Texto del documento -
______________________________

25 de octubre de 2012

La insubordinación del monopolio mediático

Unidos y organizados contra el Leviatán de los poderes fácticos

El período que estamos atravesando, cuyo final es el 7 de diciembre, es, sin duda alguna, el de la mayor conflictividad política de este gobierno de Cristina Fernández de Kirchner. 

Contra lo que fue usual en todo el período constitucional posterior a 1983, la presidenta de la República ha enfrentado sin conmiseración el poder hegemónico de la Argentina formado en los últimos treinta y cinco años: la rosca integrada por el gran capital concentrado, rural y urbano, y el monopolio de los medios de comunicación social. 

Clarín y La Nación, fortalecidos al amparo de la dictadura cívico militar, y favorecidos por las generosas concesiones otorgadas por Carlos Menem, se convirtieron en el verdadero poder ecónomico, político e ideológico de la Argentina. Contrariamente a lo que suponen los ideologizados liberales semicoloniales, no es el Estado el verdadero poder que amenaza y constriñe las libertades individuales. El poder en la Argentina -y podríamos decir en todo el mundo capitalista- está en manos de estos sectores oligárquicos que, desde 1976 hasta el 2003, en Argentina manejaron el Estado a su antojo y provecho. Con la asunción del presidente Néstor Kirchner se produjo, inesperadamente para estos grupos, un tenaz intento de recuperar la función del Estado nacional al servicio de la soberanía popular que es su fundamento. Por primera vez, desde la última presidencia del general Perón, el estado nacional intentaba ejercer su legítima soberanía sobre ese poder paraestatal. 

Ese poder -el verdadero poder de la Argentina semicolonial, repetimos- ha respondido con ferocidad e inescrupulosidad, propia de un sistema mafioso acostumbrado al amparo de un estado amistoso y enfrentado al poder de la soberanía popular.

Estamos atravesando un período en el cual lo que está en discusión es qué sector, cuáles interes se impondrán en la administración del Estado nacional.
A lo largo del siglo XX, la Argentina vivió esta misma situación. 

El triunfo electoral de Hipólito Yrigoyen, en 1916, puso a los sectores populares, incluída la clase media de origen inmigratorio, en el poder del Estado. Don Hipólito expresó a los viejos federales derrotados en Pavón, junto a los argentinos de primera generación que exigían su derecho electoral. La vieja Argentina oligárquica vio en el caudillo popular el hombre que cuestionaba su hegemonía y privilegio. Conspiraron contra él y lograron derrocarlo con un golpe de Estado -el primero del siglo XX- en 1930.

______________________________

Datos proporcionados -
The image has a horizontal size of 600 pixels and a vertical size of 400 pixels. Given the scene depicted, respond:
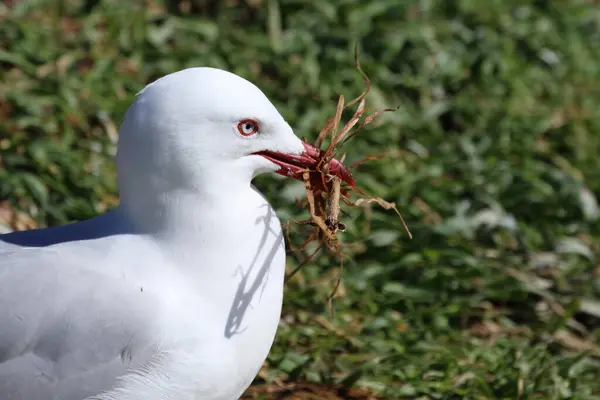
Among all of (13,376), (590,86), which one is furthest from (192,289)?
(590,86)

______________________________

Tareas y ejercicios -
a. Imprime, del artículo sobre el monopolio mediático, el fragmento que empieza en "El triunfo electoral" y termina en "XX- en 1930.".
b. ¿Concuerdan con el artículo sobre el monopolio mediático estas afirmaciones? Responde sí o no a cada una y cita las palabras del artículo que lo deciden.
(i) Hipólito Yrigoyen triunfó en las elecciones de 1916.
(ii) El golpe de Estado de 1930 fue el segundo del siglo XX.
(iii) El artículo sostiene que el Estado es el verdadero poder que amenaza las libertades individuales.
c. ¿Qué personas nombra el artículo sobre el monopolio mediático? Enuméralas todas.

Las respuestas -
a.
El triunfo electoral de Hipólito Yrigoyen, en 1916, puso a los sectores populares, incluída la clase media de origen inmigratorio, en el poder del Estado. Don Hipólito expresó a los viejos federales derrotados en Pavón, junto a los argentinos de primera generación que exigían su derecho electoral. La vieja Argentina oligárquica vio en el caudillo popular el hombre que cuestionaba su hegemonía y privilegio. Conspiraron contra él y lograron derrocarlo con un golpe de Estado -el primero del siglo XX- en 1930.

b.
(i) Sí: "El triunfo electoral de Hipólito Yrigoyen, en 1916".
(ii) No: "un golpe de Estado -el primero del siglo XX- en 1930".
(iii) No: "no es el Estado el verdadero poder que amenaza y constriñe las libertades individuales".

c. Cristina Fernández de Kirchner, Carlos Menem, Néstor Kirchner, el general Perón, Hipólito Yrigoyen